### THE EXERCISE
Copy out all of the records below, swapping "camera" for "observer" at each place it occurs and keeping everything else unchanged. Leave the pictures out of your copy.

### GIVEN RECORDS
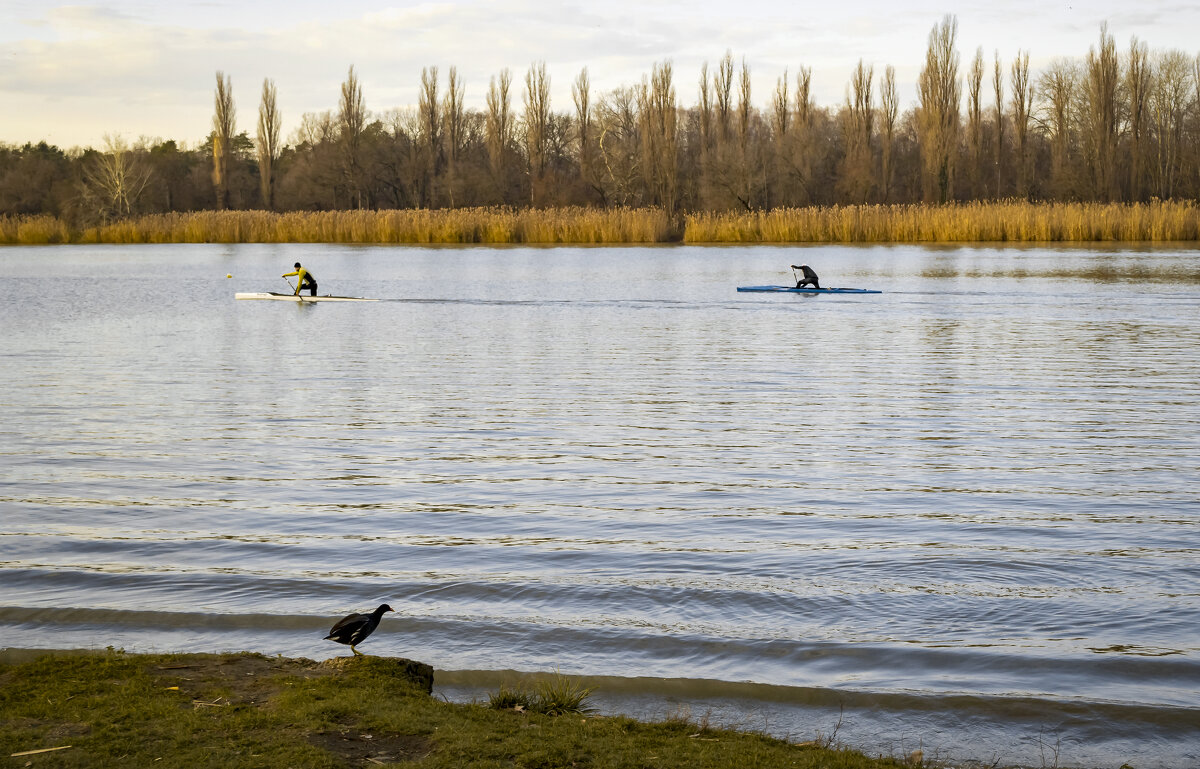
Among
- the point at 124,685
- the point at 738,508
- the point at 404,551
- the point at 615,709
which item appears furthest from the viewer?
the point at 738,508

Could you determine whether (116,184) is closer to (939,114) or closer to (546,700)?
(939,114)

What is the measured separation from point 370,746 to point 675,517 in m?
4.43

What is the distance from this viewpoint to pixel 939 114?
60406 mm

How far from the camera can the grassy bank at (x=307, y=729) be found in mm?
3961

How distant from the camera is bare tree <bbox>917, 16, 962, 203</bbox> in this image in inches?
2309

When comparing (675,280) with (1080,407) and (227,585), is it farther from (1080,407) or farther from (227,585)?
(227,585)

### SOLUTION TO THE EXERCISE
Among
- the point at 124,685
- the point at 738,508
- the point at 404,551
- the point at 615,709
which item appears furthest from the viewer?
the point at 738,508

Could you determine whether (116,184) is closer to (939,114) or closer to (546,700)?
(939,114)

What is the measured separation from point 370,746 to point 675,517 in m?
4.43

What is the distance from this viewpoint to pixel 939 114?
60406 mm

How far from the observer can the grassy bank at (x=307, y=729) be found in mm?
3961

How distant from the observer is bare tree <bbox>917, 16, 962, 203</bbox> in this image in inches?
2309

When comparing (675,280) with (1080,407) and (227,585), is it farther from (1080,407) or farther from (227,585)?
(227,585)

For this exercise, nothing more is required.